__PROBLEMS TO SOLVE__:
**A)** List every function name used in the Hive time zone question's query snippets, counting upper- and lower-case spellings of the same name once.
**B)** Carry the Hive time zone question forward from its last line.

__DOCUMENT TEXT__:
========================
9

My Hive table has a date column with UTC date strings. I want to get all rows for a specific EST date.

I am trying to do something like the below:

Select * 
from TableName T
where TO_DATE(ConvertToESTTimeZone(T.date))  = "2014-01-12" 

I want to know if there is a function for ConvertToESTTimeZone, or how I can achieve that?

I tried the following but it doesnt work (my default timezone is CST):

TO_DATE(from_utc_timestamp(T.Date) = "2014-01-12" 
TO_DATE( from_utc_timestamp(to_utc_timestamp (unix_timestamp (T.date), 'CST'),'EST'))

Thanks in advance.

Update:

Strange behavior. When I do this:

select "2014-01-12T15:53:00.000Z", TO_DATE(FROM_UTC_TIMESTAMP(UNIX_TIMESTAMP("2014-01-12T15:53:00.000Z", "yyyy-MM-dd'T'hh:mm:ss.SSS'Z'"), 'EST'))
========================
__DATA SEGMENT__:
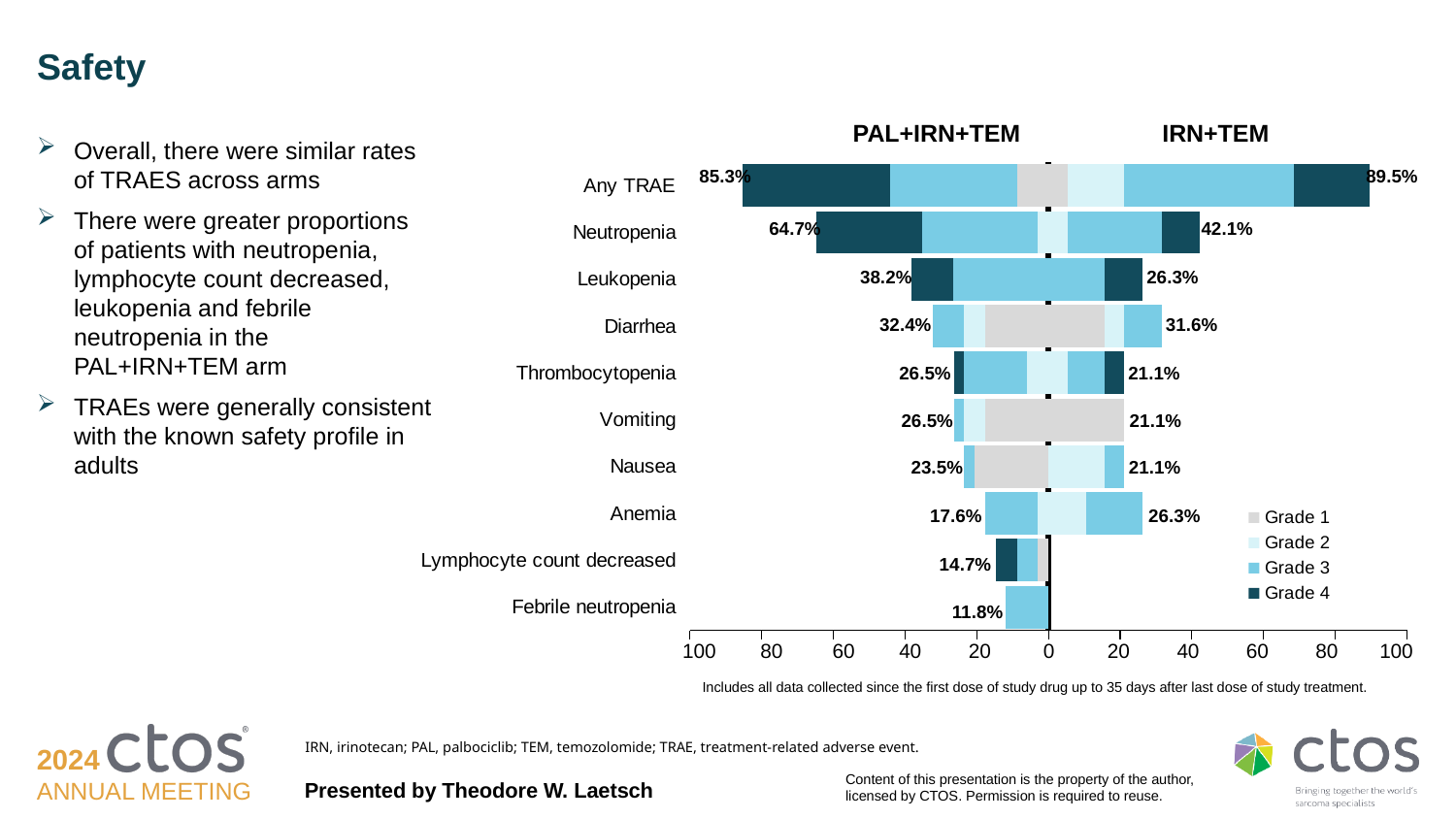
What is the rate of febrile neutropenia in the PAL+IRN+TEM arm? 11.8% Which adverse event has the lowest labelled rate in the PAL+IRN+TEM arm? Febrile neutropenia What is the rate of anemia in the IRN+TEM arm? 26.3% What is the total rate of Any TRAE in the IRN+TEM arm? 89.5% Which arm has the higher rate of leukopenia, PAL+IRN+TEM or IRN+TEM? PAL+IRN+TEM How many adverse event categories are listed on the chart? 10 Excluding Any TRAE, which adverse event has the highest rate in the PAL+IRN+TEM arm? Neutropenia What is the difference in neutropenia rate between the PAL+IRN+TEM arm (64.7%) and the IRN+TEM arm (42.1%)? 22.6 percentage points What is the rate of neutropenia in the PAL+IRN+TEM arm? 64.7% What is the total rate of Any TRAE in the PAL+IRN+TEM arm? 85.3% How many grade levels does the legend list? 4 What is the rate of neutropenia in the IRN+TEM arm? 42.1%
========================
__ANSWER SECTION__:
**A)**
TO_DATE
ConvertToESTTimeZone
from_utc_timestamp
to_utc_timestamp
unix_timestamp

**B)**
from TABLE_NAME T1
limit 3

I get

    _c0                          _c1
0   2014-01-12T15:53:00.000Z    1970-01-16
1   2014-01-12T15:53:00.000Z    1970-01-16
2   2014-01-12T15:53:00.000Z    1970-01-16
Gadam
  • 2,674
  • 8
  • 37
  • 56

2 Answers2

17

Your system timezone CST doesn't matter for converting UTC to EST in Hive. You should be able to get the correct results with:

TO_DATE(FROM_UTC_TIMESTAMP(UNIX_TIMESTAMP(T.date, "yyyy-MM-dd'T'hh:mm:ss.SSS'Z'") * 1000, 'EST'))

Note that because UNIX_TIMESTAMP returns seconds, you will lose the millisecond component of your timestamp.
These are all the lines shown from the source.